In a recent decision, the Supreme Court of Newfoundland and Labrador addressed the limits of how far an employer must go to accommodate the use of medically authorized cannabis by an employee in a safety-sensitive workplace.
In International Brotherhood of Electrical Workers, Local 1620 v. Lower Churchill Transmission Construction Employers’ Association Inc., 2019 NLSC 48, the union applied to the Court for judicial review of an arbitration award related to a grievance. The grievance was filed on behalf of a union member who was denied employment in a safety-sensitive position on a construction project due to his use of medically authorized cannabis.
In this case, the union member was referred by his union and accepted by the company—subject to a satisfactory drug and alcohol test—for employment in a position that was considered safety-sensitive. When the employee attended his screening, he disclosed his cannabis authorization and use, and was told that he would probably “fail” the drug screening. It was not disputed throughout the hearing that the union member would have failed the screening. After several months of communications between the parties, the company refused to hire the grievor and the grievance was filed.
In the arbitral award, the arbitrator determined that the union member had a disability, and the company had to accommodate him to the point of undue hardship. But, the arbitrator said it would have been an undue hardship for the company to accommodate the union member in a safety-sensitive position because of the safety risk.
The arbitrator held that once the issue of possible impairment from cannabis use arose, the employer was entitled to medical information which satisfactorily demonstrated that the grievor could safely perform his duties.

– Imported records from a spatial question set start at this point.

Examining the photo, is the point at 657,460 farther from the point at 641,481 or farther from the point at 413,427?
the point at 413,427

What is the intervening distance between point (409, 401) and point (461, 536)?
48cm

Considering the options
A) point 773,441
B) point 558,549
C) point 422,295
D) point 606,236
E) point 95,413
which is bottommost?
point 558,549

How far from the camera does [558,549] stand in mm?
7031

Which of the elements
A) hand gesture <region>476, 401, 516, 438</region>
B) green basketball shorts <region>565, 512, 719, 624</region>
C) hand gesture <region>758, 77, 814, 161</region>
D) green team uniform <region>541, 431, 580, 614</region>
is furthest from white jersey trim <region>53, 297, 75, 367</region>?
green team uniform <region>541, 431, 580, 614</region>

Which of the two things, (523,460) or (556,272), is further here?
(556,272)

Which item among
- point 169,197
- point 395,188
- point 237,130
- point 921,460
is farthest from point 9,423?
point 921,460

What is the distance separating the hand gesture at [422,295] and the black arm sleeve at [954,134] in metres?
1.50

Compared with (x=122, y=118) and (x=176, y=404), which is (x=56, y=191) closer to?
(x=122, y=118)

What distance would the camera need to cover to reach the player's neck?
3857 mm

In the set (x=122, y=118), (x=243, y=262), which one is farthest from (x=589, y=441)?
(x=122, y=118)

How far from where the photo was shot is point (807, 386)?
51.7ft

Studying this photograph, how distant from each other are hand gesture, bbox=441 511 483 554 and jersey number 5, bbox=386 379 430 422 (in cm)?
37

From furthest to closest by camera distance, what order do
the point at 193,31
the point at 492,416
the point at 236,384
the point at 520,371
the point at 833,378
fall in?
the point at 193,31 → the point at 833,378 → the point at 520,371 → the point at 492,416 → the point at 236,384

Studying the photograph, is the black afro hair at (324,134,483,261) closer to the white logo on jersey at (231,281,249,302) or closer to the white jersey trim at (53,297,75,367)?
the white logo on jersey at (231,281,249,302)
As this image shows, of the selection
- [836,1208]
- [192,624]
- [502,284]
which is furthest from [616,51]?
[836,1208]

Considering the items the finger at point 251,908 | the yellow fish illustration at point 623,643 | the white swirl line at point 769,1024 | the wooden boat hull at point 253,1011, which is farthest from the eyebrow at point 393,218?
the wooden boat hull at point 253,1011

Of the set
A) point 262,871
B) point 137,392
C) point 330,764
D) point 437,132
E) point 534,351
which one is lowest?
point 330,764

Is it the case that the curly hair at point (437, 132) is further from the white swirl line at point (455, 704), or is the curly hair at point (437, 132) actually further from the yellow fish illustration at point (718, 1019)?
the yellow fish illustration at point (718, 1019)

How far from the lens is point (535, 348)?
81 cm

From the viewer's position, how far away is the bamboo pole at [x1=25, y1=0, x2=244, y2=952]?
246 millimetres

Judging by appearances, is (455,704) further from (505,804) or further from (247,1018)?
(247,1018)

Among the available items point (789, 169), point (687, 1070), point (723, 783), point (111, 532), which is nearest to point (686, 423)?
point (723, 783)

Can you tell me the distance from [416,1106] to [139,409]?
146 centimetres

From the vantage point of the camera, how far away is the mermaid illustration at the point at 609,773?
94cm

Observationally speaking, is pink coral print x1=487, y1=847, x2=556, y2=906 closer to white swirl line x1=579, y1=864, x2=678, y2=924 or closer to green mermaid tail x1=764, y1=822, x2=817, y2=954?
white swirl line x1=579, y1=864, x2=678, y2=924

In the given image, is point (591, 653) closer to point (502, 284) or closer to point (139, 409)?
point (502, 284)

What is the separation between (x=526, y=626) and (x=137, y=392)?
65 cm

In this case, the doctor had restricted the union member from driving for four hours after use. However, the arbitrator was not satisfied that the general physician properly assessed the safety risk of continuing impairment based on a clinic visit and a basic understanding of his patient’s work. Instead, the arbitrator concluded from the evidence that “the use of marijuana can impair the ability of a worker to function safely in a safety-sensitive workplace, that this impairment can last up to 24 hours after use, that the impairing effects may not be known to the user, and that there was no available means or method for accurately testing impairment from cannabis in the workplace.” (See para. 42, 2019 NLSC 48.) The arbitrator concluded as follows:
The safety hazard that would be introduced into the workplace here by residual impairment arising from the Grievor’s daily evening use of cannabis products could not be ameliorated by remedial or monitoring processes. Consequently, undue hardship, in terms of unacceptable increased safety risk, would result to the Employer if it put the Grievor to work. As previously stated, if the Employer cannot measure impairment, it cannot manage risk.
In dismissing the judicial review application, Justice Boone addressed the underlying issue of what onus an employer bears to prove actual impairment in such cases. The union argued that the arbitrator erred by not placing the onus of proving impairment on the employer. Justice Boone affirmed that, once the issue of possible impairment had been raised, it was reasonable that the employer was entitled to medical information demonstrating that the grievor could perform the job safely. Accordingly, there was no obligation on the part of the employer to hire the applicant and “test” the risk.
Implications for Employers
Employers have strict legal obligations to provide a safe work environment. When employers’ duties to provide a safe work environment and to accommodate disabled employees come into conflict, it is crucial that employers know their rights and the limits to those rights. For example, an authorization for medical cannabis does not mean that an employee is entitled to use cannabis at work.
Employers must go through an accommodation process to determine whether the use of cannabis is related to a prohibited ground of discrimination under applicable human rights legislation. If it is, it must be determined whether it can be accommodated in the workplace without undue hardship. As this case demonstrates, the duty to accommodate may not extend to a requirement that the employer accept a risk that compromises safety resulting from possible impairment from cannabis.
Note: This article is of a general nature only and is not exhaustive of all possible legal rights or remedies. In addition, laws may change over time and should be interpreted only in the context of particular circumstances such that these materials are not intended to be relied upon or taken as legal advice or opinion. Readers should consult a legal professional for specific advice in any particular situation.